Materials and Methods

Sampling

Fresh fecal samples from 242 lizard specimens (P. lilfordi: 140; P. pityusensis: 102) were collected between the spring of 2016 and the autumn of 2017 from 17 localities in the Balearic archipelago (Table 1 and Figure 1). Lizards were captured by lassoing at daytime and fresh fecal samples were directly obtained with a gentle abdominal massage and stored in absolute ethanol vials. Lizards were sexed based on their dimorphic attributes (Salvador 2009,Salvador (2009)) and immediately released at the same capture site. Samples were preserved at 4 °C in the field upon arrival to the laboratory and then stored at −20 °C until DNA extraction.

Table 1.

Sampling localities and associated metadata

Species Localization Population/islet Id Acronym Island area (m2) Spring Summer Autumn
Female Male Year Female Male Year Female Male Year
P. lilfordi CABRERA Cabrera Cabrera C 1.7700.000 12 16 2017 6 7 2016
Esclatasang Esclatasang E 3.900 6 4 2017 4 4 2016
Na Foradada Na Foradada Fo 12.200 2 8 2017 2 5 2016
MALLORCA Dragonera Dragonera D 2.880.000 9 8 2016 2 8 2017
MENORCA Aire Aire A 343.750 5 5 2017 1 2016
Colom Colom Co 595.000 6 4 2017 3 3 2016
Porros de Fornells Porros Pr 1.600 4 6 2017
P. pityusensis FORMENTERA Alga Alga Al 11.250 2/5 3/5 2016/2017
Espardell Espardell Es 561.250 7 6 2017 5 2016
Formentera Formentera F 83.240.000 4 6 2017
IBIZA Bleda Plana Bleda Bp 31.250 1 2016
Bosc de conillera Bosc Bc 181.250 4 3 2016
Na Gorra Na Gorra G 15.625 5 5 2017 13 11 2016
Sant Josep de sa Talaia St. Josep St 527.600.000 1 2 2016
Ses Salines Ibiza I 527.600.000 2 2 2016
Vaixell Vaixell Vx 2.604 5 3 2017
Vedrà Vedrà Ve 6.250.000 2 2016

Figure 1.

Figure 1.

Maps of the Balearic archipelago showing the location of the sampled Podarcis lilfordi (green arrows) and P. pityusensis populations (brown arrows). Maps were obtained with Google Maps (Map data 2020 Google) using the function ‘get_map’ in the package ‘ggmap’ version 3.0.0.902 in R version 3.6.3 (See online version for color figure).

Molecular analyses

Total DNA was extracted from individual samples using the Isolate Fecal DNA kit (Bioline, London, UK) following the manufacturer protocol and their concentrations were quantified using Qubit Fluorometric Quantitation (ThermoFisher, Foster City, CA, USA).

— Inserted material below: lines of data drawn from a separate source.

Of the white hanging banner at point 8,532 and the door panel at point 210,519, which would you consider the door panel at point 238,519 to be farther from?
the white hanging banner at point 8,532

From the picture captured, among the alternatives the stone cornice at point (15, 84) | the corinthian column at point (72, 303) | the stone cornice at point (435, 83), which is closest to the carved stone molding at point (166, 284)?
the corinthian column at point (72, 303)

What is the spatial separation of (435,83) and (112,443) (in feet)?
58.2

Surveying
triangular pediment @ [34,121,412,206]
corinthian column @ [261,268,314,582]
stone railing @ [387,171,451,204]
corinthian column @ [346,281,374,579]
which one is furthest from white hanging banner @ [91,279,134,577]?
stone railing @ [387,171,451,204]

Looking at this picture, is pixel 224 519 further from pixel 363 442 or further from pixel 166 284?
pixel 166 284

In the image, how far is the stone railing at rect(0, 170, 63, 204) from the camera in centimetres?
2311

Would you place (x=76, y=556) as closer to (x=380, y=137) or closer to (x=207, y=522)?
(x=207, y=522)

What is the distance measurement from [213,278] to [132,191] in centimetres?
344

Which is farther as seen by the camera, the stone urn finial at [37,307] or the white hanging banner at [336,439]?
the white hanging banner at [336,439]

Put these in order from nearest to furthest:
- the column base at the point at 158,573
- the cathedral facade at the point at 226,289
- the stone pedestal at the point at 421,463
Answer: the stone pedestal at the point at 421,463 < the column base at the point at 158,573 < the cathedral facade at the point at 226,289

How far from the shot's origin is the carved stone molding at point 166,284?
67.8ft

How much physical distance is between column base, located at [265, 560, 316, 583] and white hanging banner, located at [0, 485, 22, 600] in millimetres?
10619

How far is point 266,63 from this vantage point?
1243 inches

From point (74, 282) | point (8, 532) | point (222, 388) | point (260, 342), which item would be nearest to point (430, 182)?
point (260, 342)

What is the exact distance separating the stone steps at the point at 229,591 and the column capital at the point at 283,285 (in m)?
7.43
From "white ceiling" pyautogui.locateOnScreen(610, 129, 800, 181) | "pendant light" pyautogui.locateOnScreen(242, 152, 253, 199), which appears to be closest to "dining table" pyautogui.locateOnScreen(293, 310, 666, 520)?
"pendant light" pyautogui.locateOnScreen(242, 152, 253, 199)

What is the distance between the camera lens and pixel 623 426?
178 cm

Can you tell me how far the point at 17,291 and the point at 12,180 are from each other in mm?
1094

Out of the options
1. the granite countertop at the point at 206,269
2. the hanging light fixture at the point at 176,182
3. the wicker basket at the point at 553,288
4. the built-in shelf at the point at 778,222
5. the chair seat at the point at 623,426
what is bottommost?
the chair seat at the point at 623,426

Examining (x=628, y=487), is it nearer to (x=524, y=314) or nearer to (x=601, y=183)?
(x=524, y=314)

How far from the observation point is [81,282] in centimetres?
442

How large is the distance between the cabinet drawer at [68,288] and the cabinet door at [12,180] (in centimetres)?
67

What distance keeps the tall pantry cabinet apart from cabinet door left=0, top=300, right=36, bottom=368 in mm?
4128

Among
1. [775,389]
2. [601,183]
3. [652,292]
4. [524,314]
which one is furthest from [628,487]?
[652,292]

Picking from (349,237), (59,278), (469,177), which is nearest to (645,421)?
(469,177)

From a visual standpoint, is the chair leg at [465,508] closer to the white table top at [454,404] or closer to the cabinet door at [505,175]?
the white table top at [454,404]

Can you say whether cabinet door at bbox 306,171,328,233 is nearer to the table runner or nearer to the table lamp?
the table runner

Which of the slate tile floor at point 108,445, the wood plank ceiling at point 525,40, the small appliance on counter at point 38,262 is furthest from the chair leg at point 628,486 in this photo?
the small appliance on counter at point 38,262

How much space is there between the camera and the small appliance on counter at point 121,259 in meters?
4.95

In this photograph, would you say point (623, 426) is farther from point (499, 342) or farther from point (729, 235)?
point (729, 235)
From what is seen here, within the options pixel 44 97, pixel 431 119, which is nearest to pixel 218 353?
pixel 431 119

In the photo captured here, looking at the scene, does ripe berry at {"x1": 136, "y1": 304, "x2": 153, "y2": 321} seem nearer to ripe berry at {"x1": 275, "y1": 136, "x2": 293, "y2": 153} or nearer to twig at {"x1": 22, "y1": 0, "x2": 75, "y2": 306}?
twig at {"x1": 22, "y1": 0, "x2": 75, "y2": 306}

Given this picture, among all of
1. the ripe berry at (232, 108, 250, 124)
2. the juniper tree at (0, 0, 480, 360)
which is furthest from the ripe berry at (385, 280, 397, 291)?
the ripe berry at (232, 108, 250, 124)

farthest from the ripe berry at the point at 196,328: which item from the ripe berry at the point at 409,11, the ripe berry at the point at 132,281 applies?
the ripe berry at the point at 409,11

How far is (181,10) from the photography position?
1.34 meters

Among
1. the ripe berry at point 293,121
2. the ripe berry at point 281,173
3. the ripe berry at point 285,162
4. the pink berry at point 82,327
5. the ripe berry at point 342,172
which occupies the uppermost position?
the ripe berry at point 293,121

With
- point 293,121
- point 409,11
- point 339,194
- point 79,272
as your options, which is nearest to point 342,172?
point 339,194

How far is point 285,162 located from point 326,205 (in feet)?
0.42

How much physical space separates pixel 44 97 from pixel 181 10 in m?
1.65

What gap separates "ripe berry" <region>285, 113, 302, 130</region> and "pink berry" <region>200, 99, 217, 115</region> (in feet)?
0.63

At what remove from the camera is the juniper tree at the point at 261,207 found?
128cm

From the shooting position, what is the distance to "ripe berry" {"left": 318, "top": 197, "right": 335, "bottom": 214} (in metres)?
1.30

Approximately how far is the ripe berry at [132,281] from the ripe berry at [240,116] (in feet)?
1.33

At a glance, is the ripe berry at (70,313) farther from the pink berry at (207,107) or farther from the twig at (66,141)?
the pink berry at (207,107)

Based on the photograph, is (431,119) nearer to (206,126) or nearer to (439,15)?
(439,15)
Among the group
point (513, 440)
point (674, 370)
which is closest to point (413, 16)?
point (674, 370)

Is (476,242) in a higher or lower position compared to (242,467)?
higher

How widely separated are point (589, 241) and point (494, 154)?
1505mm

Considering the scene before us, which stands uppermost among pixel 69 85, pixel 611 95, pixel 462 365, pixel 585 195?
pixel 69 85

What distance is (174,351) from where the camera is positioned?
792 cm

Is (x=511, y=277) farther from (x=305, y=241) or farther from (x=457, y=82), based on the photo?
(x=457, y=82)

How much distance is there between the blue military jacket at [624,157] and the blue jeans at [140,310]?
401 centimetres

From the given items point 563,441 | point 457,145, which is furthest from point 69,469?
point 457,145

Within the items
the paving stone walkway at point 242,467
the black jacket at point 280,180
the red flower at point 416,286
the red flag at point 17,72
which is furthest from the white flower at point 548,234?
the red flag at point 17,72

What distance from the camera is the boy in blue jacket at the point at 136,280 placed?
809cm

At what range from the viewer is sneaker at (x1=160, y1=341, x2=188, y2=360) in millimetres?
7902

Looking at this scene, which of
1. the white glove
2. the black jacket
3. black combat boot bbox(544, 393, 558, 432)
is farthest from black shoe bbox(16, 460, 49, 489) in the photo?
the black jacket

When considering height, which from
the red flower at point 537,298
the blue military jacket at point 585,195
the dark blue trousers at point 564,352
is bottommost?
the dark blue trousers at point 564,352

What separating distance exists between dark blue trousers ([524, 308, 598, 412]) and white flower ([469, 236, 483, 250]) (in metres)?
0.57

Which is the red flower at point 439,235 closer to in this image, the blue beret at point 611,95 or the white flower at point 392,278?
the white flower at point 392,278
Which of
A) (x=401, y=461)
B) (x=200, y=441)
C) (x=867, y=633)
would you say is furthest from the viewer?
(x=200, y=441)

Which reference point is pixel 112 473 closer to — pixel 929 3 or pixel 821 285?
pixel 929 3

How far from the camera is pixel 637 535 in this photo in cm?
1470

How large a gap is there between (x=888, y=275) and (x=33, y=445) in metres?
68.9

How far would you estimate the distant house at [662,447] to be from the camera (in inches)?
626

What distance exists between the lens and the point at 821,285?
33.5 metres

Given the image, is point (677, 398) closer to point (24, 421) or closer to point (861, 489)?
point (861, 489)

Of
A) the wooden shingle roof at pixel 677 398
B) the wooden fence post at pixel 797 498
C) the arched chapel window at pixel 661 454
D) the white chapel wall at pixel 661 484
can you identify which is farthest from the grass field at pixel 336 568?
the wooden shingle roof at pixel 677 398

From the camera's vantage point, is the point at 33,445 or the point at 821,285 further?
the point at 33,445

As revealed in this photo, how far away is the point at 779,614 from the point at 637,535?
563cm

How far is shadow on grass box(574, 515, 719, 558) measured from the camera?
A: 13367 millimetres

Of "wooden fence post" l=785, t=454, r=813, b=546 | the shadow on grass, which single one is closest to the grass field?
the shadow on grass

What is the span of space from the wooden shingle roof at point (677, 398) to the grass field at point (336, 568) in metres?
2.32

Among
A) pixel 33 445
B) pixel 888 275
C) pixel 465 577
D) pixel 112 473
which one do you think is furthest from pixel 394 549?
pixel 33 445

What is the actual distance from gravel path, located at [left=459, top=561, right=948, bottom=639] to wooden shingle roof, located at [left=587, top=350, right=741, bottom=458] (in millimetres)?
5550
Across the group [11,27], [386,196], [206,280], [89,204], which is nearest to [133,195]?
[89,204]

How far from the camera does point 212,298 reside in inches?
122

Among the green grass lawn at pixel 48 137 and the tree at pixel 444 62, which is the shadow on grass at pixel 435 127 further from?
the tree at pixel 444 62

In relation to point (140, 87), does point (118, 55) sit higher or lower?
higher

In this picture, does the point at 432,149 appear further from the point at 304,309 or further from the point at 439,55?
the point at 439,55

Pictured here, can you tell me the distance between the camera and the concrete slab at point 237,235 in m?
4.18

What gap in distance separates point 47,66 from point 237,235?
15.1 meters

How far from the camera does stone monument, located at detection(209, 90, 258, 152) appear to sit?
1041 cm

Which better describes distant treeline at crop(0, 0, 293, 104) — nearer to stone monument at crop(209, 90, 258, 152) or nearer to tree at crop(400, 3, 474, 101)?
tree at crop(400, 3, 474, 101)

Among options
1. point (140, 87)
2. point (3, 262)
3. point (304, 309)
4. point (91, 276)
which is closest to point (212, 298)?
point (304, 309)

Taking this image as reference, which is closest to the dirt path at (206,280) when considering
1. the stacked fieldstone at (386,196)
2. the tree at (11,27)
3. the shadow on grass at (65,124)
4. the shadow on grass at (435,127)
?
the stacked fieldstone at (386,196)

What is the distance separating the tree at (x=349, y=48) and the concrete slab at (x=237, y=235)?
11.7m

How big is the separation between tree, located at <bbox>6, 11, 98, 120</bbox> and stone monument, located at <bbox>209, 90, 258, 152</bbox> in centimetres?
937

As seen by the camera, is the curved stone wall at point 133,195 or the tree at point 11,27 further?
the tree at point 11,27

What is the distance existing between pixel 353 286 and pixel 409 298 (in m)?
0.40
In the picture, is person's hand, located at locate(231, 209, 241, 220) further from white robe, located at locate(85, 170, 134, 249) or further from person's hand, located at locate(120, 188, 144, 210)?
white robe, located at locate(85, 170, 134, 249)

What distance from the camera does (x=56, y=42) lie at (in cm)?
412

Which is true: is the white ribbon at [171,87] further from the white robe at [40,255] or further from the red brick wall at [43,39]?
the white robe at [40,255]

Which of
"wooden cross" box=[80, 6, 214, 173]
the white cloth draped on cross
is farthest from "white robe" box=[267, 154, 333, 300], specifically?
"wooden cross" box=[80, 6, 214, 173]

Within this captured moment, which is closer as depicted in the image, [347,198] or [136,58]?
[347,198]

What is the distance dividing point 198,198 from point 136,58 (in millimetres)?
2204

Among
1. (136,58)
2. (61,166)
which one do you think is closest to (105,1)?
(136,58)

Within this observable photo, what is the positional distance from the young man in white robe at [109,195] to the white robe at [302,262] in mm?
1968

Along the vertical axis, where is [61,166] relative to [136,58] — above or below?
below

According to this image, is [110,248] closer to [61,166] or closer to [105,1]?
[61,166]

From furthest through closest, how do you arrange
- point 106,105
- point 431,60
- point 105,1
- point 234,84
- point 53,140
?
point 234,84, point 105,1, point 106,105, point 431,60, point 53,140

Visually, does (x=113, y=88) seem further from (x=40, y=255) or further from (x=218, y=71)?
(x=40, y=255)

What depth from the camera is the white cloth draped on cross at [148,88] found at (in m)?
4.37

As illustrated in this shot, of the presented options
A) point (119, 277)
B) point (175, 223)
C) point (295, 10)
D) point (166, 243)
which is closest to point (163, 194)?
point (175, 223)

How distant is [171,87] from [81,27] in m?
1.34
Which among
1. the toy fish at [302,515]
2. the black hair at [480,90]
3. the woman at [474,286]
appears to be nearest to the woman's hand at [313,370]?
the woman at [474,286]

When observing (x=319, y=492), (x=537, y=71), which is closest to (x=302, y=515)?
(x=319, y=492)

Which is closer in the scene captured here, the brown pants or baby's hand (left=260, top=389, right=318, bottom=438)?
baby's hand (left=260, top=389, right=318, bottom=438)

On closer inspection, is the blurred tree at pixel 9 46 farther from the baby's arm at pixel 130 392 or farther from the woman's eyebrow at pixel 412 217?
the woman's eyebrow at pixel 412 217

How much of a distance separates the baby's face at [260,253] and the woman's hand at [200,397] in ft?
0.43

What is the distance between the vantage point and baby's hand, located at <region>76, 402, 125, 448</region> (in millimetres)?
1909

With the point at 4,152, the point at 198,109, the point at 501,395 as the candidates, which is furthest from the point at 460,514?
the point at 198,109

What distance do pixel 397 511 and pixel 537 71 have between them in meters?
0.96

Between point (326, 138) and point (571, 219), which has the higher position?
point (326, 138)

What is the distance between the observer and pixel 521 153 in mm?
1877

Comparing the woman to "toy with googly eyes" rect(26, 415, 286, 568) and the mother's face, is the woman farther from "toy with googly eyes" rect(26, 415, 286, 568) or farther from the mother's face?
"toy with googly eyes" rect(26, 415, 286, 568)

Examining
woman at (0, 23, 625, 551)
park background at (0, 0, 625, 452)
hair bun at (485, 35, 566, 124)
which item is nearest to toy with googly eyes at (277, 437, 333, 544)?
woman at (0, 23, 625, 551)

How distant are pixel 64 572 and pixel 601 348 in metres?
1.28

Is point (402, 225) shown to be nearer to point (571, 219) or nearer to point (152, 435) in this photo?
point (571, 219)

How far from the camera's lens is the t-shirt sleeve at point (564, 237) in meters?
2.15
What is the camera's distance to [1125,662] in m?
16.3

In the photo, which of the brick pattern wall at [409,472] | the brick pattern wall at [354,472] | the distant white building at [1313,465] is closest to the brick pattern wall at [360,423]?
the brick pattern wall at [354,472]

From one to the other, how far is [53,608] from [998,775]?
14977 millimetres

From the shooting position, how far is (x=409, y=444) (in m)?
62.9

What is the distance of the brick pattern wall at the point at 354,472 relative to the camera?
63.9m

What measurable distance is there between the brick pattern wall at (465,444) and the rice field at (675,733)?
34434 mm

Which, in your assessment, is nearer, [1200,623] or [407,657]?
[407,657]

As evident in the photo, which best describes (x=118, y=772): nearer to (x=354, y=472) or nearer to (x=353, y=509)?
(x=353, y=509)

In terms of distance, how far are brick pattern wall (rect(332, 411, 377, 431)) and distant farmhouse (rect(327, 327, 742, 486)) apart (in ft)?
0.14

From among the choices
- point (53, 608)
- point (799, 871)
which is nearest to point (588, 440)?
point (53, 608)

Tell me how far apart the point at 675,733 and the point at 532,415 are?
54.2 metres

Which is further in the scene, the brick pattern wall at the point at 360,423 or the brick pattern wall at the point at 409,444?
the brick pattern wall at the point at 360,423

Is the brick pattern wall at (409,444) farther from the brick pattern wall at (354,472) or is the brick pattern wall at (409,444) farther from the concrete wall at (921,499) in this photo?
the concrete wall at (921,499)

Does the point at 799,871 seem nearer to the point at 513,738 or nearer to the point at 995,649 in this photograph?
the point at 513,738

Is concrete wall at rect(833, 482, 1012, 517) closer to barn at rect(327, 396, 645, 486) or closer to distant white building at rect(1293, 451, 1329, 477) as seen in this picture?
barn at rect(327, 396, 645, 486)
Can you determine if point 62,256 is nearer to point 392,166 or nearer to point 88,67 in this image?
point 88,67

For cost-effective reasons and given that our study seeks to describe the diet composition of each lizard population as a whole, samples from the same population/islet were pooled in equimolar concentrations by sex and collecting year. Samples were submitted to the Roy J. Carver Biotechnology Center (University of Illinois, USA) for amplification of selected markers in a microfluidic high-throughput multiplexed PCR platform (Fluidigm). For animal prey detection we selected two primer pairs: mlCOlintF/dgHCO2198 (5ʹ-GGWACWGGWTGAACWGTWTAYCCYCC-3ʹ/5ʹ-TAAACTTCAGGGTGACCAAARAAYCA-3ʹ; Meyer 2003; Leray et al. 2013) and ArtF11/ArtR17 (5ʹ-GGNKYNGGNACWGGATGAACWGTNTAYCCNCC-3ʹ/5ʹ-GGRTCAAAAAATGAWGTATTHARATTTCGRTCWGTTA-3ʹ; Mallott et al. 2015) targeting the mitochondrial cytochrome oxidase I gene (COI). For diet plant amplification we used two different primer pairs targeting chloroplast DNA regions: the RuBisCO large-subunit gene (rbcL) rbcLa_F/rbcLa_R (5ʹ-ATGTCACCACAAACAGAGACTAAAGC-3ʹ/5ʹ-GTAAAATCAAGTCCACCRCG-3ʹ; Levin et al. 2003; Kress et al. 2009) and the psbA-trnH intergenic spacer: psbA3_f/trnHf_05 (5ʹ-GTTATGCATGAACGTAATGCTC-3ʹ/5ʹ-CGCGCATGGTGGATTCACAATCC-3ʹ; Sang et al. 1997; Tate and Simpson 2003). CS1 and CS2 Fluidigm universal tags and barcode labels specific to each sample and Illumina adapters i5 and i7 were used and the resulting amplicons were validated on a Fragment Analyzer (Agilent) using the HS NGS kit (DNF-474-33). Sequencing was conducted on an Illumina MiSeq v2 platform yielding 2 × 250 paired-end reads.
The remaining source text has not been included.